▶ **FRAGMENTO DEL DOCUMENTO**:
Y una segunda cosa que ha de advertirse es la ausencia de teúrgia, es decir, de ritualismo o sacramentalismo. La noción de la eficacia de los ritos sacramentales, que llenó un lugar tan grande, tanto en la religión de los cristianos como en la de los aderentes a los cultos de misterios paganos, está ausente (con excepciones bien insignificantes) a lo largo de estos Herméticos. El escritor del Corp. XI (ii), por ejemplo, dice: «En todas partes vendrá Dios a tu encuentro». No dice que Dios vendrá al encuentro de un hombre en ritos de iniciación como los de Isis o Mitras o en el agua del bautismo, o en el pan y el vino de la eucaristía cristiana; lo que dice es: «Dios vendrá a tu encuentro en todas partes», en todo lo que ves y en todo lo que haces.

Registros de preguntas sobre escenas
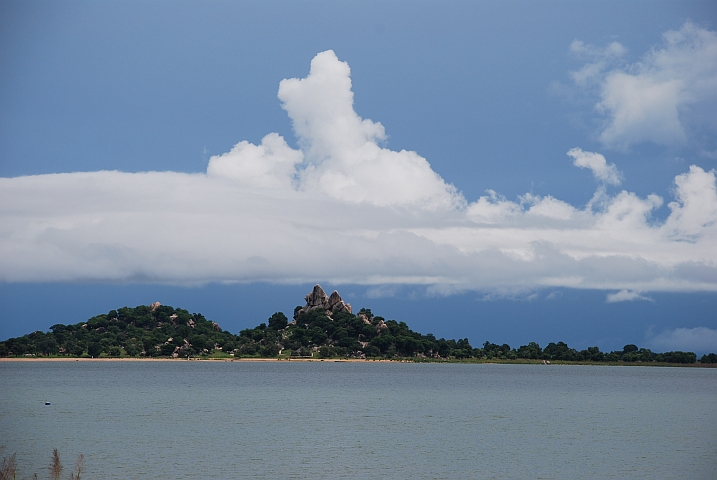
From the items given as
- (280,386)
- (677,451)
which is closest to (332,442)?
(677,451)

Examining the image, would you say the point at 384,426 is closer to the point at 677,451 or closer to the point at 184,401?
the point at 677,451

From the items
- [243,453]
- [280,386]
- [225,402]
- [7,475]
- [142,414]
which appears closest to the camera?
[7,475]

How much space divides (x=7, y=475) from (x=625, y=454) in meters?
53.2

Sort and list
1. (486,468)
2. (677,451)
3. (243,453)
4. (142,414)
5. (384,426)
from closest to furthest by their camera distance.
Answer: (486,468), (243,453), (677,451), (384,426), (142,414)

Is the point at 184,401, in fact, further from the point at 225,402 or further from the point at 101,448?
the point at 101,448

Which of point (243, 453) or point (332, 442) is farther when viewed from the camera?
point (332, 442)

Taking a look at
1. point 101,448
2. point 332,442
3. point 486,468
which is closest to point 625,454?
point 486,468

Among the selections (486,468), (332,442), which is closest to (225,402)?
(332,442)

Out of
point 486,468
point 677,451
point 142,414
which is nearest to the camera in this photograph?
point 486,468

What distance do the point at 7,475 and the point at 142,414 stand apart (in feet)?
172

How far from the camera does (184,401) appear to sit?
389 feet

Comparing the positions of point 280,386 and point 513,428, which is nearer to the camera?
point 513,428

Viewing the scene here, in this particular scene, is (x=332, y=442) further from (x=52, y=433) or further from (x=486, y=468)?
(x=52, y=433)

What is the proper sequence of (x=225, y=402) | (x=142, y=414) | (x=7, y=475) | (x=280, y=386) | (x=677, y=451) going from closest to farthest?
1. (x=7, y=475)
2. (x=677, y=451)
3. (x=142, y=414)
4. (x=225, y=402)
5. (x=280, y=386)
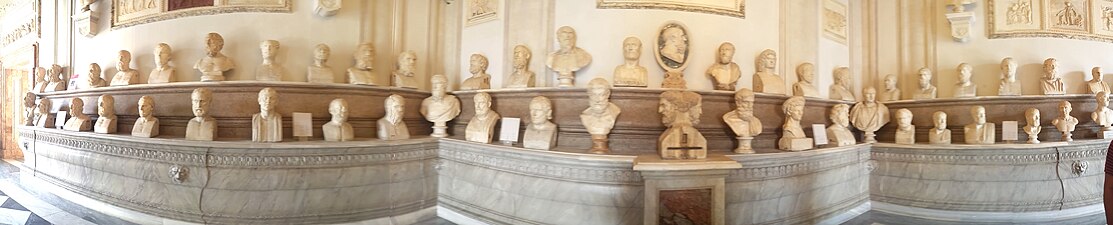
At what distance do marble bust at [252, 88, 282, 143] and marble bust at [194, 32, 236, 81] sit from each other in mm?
859

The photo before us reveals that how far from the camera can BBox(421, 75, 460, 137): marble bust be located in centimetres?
407

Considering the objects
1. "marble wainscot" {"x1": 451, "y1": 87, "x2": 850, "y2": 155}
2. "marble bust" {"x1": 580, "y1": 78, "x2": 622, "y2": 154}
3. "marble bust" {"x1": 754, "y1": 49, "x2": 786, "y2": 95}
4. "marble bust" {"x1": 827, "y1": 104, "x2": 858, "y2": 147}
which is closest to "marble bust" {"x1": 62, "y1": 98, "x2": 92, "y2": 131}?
"marble wainscot" {"x1": 451, "y1": 87, "x2": 850, "y2": 155}

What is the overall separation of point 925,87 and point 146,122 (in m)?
8.49

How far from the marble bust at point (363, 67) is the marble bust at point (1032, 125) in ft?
23.3

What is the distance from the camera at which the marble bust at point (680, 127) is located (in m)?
3.09

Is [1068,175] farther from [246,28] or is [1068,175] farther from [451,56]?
[246,28]

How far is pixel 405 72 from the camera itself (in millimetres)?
4305

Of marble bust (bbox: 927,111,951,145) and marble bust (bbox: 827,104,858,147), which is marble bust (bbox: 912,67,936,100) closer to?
marble bust (bbox: 927,111,951,145)

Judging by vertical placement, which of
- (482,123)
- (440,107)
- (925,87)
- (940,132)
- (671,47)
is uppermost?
(671,47)

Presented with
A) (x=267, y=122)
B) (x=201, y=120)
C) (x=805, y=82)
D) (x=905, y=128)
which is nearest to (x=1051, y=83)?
(x=905, y=128)

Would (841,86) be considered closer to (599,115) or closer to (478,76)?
(599,115)

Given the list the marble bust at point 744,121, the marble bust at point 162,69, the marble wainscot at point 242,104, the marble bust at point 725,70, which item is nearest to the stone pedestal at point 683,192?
the marble bust at point 744,121

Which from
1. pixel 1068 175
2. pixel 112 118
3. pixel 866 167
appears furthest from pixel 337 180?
pixel 1068 175

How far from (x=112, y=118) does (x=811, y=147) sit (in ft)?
23.4
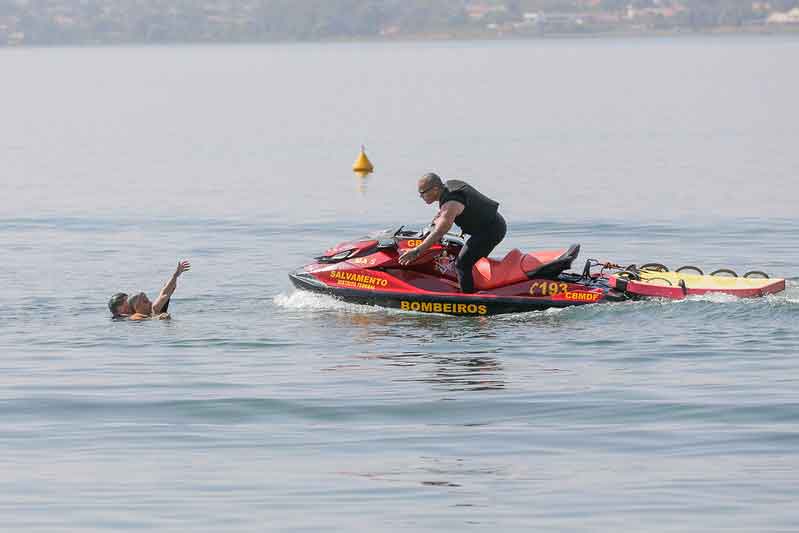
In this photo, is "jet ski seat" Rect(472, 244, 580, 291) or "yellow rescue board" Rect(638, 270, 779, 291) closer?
"yellow rescue board" Rect(638, 270, 779, 291)

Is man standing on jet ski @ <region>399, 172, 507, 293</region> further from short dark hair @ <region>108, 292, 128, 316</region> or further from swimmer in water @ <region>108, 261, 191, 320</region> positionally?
short dark hair @ <region>108, 292, 128, 316</region>

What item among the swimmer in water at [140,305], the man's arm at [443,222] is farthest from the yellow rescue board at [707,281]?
the swimmer in water at [140,305]

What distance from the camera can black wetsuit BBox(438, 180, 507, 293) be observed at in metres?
19.4

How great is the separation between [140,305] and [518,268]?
470 cm

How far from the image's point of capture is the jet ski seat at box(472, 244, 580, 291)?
1953 centimetres

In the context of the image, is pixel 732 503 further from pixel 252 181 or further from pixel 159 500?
pixel 252 181

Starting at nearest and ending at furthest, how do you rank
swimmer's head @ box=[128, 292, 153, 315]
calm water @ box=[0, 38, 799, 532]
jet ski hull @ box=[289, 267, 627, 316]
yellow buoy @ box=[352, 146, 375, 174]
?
calm water @ box=[0, 38, 799, 532], jet ski hull @ box=[289, 267, 627, 316], swimmer's head @ box=[128, 292, 153, 315], yellow buoy @ box=[352, 146, 375, 174]

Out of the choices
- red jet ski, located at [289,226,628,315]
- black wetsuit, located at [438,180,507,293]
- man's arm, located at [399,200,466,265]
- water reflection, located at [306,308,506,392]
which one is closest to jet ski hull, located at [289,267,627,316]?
red jet ski, located at [289,226,628,315]

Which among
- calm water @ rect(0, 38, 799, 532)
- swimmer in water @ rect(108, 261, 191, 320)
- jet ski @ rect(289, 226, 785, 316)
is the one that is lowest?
calm water @ rect(0, 38, 799, 532)

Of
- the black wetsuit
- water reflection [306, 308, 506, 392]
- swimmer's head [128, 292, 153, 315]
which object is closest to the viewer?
water reflection [306, 308, 506, 392]

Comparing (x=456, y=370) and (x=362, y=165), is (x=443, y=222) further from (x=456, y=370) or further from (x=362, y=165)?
(x=362, y=165)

▶ **CONSIGNA 1**:
Responde estas preguntas sobre el fragmento:
(a) ¿Con qué dos términos aclara el fragmento lo que entiende por teúrgia?
(b) ¿Qué frase del escritor del Corp. XI (ii) se cita en el fragmento?
(c) ¿Qué dos divinidades se nombran a propósito de los ritos de iniciación?
▶ **CONSIGNA 2**:
Reúne todas las líneas de los registros que contengan la palabra "calm". Ten en cuenta que las mayúsculas y minúsculas cuentan.

▶ **RESPUESTA 1**:
(a) Ritualismo o sacramentalismo.
(b) «En todas partes vendrá Dios a tu encuentro».
(c) Isis y Mitras.

▶ **RESPUESTA 2**:
calm water @ box=[0, 38, 799, 532]
calm water @ box=[0, 38, 799, 532], jet ski hull @ box=[289, 267, 627, 316], swimmer's head @ box=[128, 292, 153, 315], yellow buoy @ box=[352, 146, 375, 174]
- calm water @ rect(0, 38, 799, 532)
calm water @ rect(0, 38, 799, 532)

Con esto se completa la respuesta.